Tax

Pension Pots Face UK Inheritance Hit: Advisors Say Preparations Essential

Tom Burroughes Group Editor London 18 May 2026

Pension Pots Face UK Inheritance Hit: Advisors Say Preparations Essential

The IHT net is widening to include private pensions that are not yet used – and those who aren't married or in civil partnerships must guard against the risk of a tax bill at what is already an emotional time, advisors say.

Pensioners are increasingly asking for access to their pension pots to sidestep inheritance tax being applied to unused pension wealth from April next year, advisors say. For those who aren’t married or in a civil partnership, there are risks.

From the start of April 2027, most unused pension wealth will fall within the scope of inheritance tax, meaning that unused pensions could face a 40 per cent IHT charge.

For unmarried couples, inheritance tax raids are particularly bad news, even for younger couples, because unused allowances cannot be transferred unless it is between spouses. The partner of a working-age homeowner with an average-priced property and moderate pension pot could face a heavy IHT bill, even if this is before reaching pension age.

“Pensions are often the second biggest asset a couple owns, after the family home, and as such can be key players in financial planning. The changes will mean that unused pensions will now be included under the scope of inheritance tax,” Ciara Pugh, partner at Stowe Family Law, said in a recent note.

“Unmarried couples may be more at risk financially as they currently do not have the same tax relief as married couples. Spouses, including those in a civil partnership, benefit from tax exemptions, including inheritance tax. When the change to inheritance tax is implemented, spouses will be exempt from the tax upon the death of their legal partner, where unmarried couples (cohabitees) may not be,” she continued. “Unfortunately, many people still believe that by virtue of living together they are entitled to the same financial protections and legal rights as married couples. This is a myth but remains pervasive under the guise of the ‘common law marriage’.”
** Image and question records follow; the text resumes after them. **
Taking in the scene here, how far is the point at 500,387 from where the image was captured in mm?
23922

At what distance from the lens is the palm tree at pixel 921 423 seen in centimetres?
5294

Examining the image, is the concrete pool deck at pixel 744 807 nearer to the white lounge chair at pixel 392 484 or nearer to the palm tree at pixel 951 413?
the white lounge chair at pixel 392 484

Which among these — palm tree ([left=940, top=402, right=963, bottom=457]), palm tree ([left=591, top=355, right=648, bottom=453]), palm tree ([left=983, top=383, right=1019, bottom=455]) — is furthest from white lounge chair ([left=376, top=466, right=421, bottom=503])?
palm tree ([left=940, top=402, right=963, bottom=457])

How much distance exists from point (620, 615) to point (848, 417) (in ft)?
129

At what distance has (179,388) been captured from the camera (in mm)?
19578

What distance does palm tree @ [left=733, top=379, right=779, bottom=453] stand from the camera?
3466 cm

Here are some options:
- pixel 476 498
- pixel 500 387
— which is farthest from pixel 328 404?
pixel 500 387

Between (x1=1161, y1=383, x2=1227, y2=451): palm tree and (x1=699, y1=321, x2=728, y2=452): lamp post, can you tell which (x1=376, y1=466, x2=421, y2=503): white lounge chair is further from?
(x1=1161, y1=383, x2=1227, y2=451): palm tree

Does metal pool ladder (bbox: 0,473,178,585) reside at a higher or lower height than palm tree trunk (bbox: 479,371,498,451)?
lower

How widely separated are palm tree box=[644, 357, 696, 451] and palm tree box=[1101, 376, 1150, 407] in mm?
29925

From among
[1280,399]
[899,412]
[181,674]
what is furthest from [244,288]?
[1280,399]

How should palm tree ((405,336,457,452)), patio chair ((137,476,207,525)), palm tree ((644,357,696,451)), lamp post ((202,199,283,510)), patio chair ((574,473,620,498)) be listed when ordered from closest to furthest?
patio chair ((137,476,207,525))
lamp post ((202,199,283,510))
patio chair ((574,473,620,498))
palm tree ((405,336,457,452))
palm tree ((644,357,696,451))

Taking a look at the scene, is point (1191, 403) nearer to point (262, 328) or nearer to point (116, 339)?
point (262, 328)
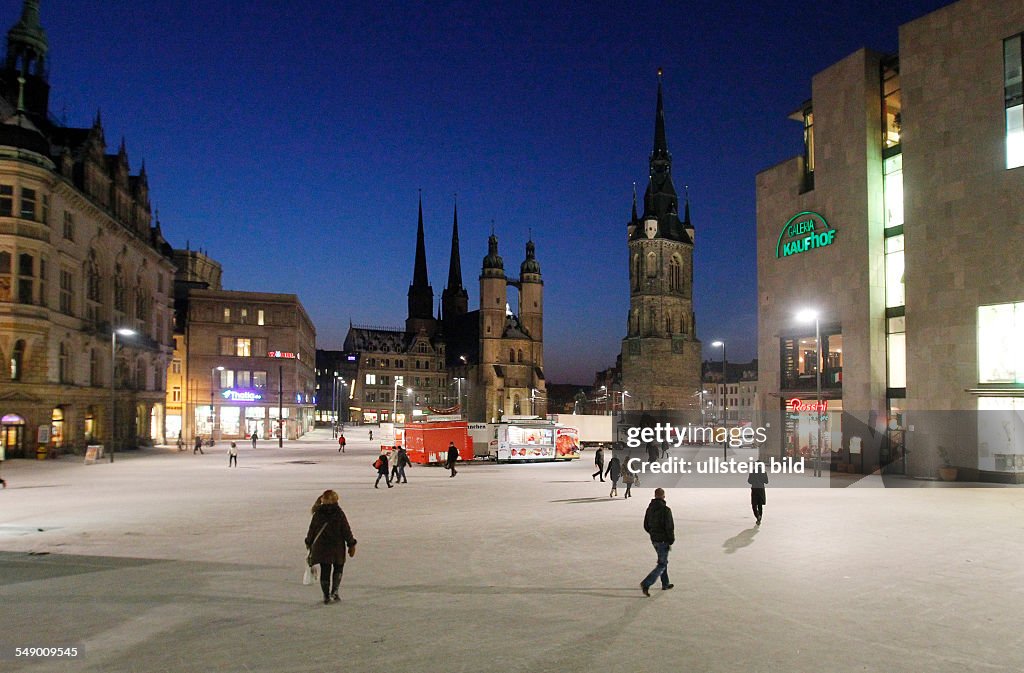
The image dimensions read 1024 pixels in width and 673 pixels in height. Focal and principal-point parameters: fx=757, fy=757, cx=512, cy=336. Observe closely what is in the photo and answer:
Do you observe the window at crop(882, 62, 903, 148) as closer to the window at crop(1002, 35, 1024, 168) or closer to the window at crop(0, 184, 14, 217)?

UK finance minister Rachel Reeves' move to add unused private pensions to the tax net came alongside her widening IHT to cover family-run businesses and farms. Inheritance tax is a political flashpoint – defended as a necessary corrective to wealth inequality, and damned as taxing wealth that has already been taxed several times. The “nil-rate” band for IHT for an individual is £325,000, and that figure has not changed for several years. As a result, more people have been dragged into the net, and the revenue haul has increased – which a debt-laden government welcomes. IHT receipts for April 2025 to March 2026 were £8.5 billion, which is £200 million higher than the same period last year, marking another record-breaking year for the tax take.

The tax change means that unmarried couples and those who haven’t formalised their relationships are vulnerable to a tax hit, Pugh said.
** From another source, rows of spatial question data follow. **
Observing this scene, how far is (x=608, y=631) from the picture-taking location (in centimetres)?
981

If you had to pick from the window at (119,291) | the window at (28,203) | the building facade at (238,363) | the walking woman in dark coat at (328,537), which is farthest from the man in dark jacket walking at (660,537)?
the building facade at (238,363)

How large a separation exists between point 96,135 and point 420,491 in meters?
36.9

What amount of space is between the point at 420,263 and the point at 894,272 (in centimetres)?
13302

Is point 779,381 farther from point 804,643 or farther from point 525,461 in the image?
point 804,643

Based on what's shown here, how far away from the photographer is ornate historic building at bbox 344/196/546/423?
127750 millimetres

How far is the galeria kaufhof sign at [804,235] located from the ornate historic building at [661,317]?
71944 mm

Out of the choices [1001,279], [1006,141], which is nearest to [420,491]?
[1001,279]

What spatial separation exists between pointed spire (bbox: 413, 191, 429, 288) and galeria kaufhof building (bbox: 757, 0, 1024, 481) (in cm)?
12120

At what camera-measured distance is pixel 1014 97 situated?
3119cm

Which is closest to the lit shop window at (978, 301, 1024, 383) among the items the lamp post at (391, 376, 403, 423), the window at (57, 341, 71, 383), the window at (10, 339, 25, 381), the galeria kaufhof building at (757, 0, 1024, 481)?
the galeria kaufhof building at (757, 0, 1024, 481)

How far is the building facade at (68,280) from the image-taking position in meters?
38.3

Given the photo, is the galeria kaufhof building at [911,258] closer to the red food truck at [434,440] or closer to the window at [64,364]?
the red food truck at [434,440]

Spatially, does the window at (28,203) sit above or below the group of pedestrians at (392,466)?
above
“There are a couple of options available to unmarried HNWs. The most obvious option is for couples to get married or enter a civil partnership. This provides multiple tax planning benefits including around pensions,” Pugh continued.
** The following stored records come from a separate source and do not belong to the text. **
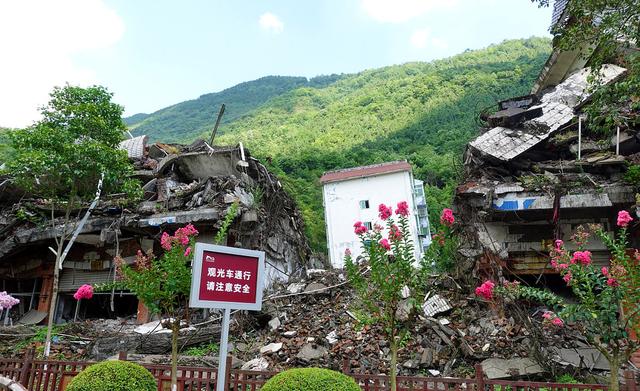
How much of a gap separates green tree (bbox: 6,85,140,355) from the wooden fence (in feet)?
8.49

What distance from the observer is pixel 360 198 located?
94.7 ft

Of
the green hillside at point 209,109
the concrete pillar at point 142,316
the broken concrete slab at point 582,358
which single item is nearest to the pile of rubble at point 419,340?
the broken concrete slab at point 582,358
“Speaking to a financial planner is essential, as they will be able to advise as to the best course of action, whether this is through lifetime gifting to reduce the overall value of the estate, or withdrawing pension funds before, or at the same time as, other taxable assets,” she said.

Looming problem
Other advisors have warned of a looming problem if potentially-affected citizens don’t prepare.

"The two most common mistakes I see are married couples assuming all assets go to each other and non-married couples not considering what will happen without a will, which can be a major issue for women without any personal assets,” Rebecca Robertson, independent financial advisor, planner and director at Evolution Financial Planning, said. She said people make a series of assumptions about what will happen with their assets when they die.

"The majority of people like to hope for the best and, only when they have to deal with a family's estate when someone has passed away, do they realise the complexity of it all. One milestone when people do recognise they need a will is when they have children, but this is generally at a time when finances are straightforward,” she said.

"Often over time the will becomes old and out of date. Again, only years later when they are dealing with another family member or they come across an issue, will they act. If they haven't, they have missed an opportunity. This is going to be even more important post-April 2027, when pensions become part of the estate,” Robertson said.

In a note last week on the market data and information service Kalkin, it said UK families could "face long and unsettling delays" in trying to get hold of pension money left by a loved one. The article said that HMRC, the tax authority, has indicated that pension scheme administrators may be required to work with personal representatives to calculate and report any IHT due. This will add to the necessary steps before pension money can be released.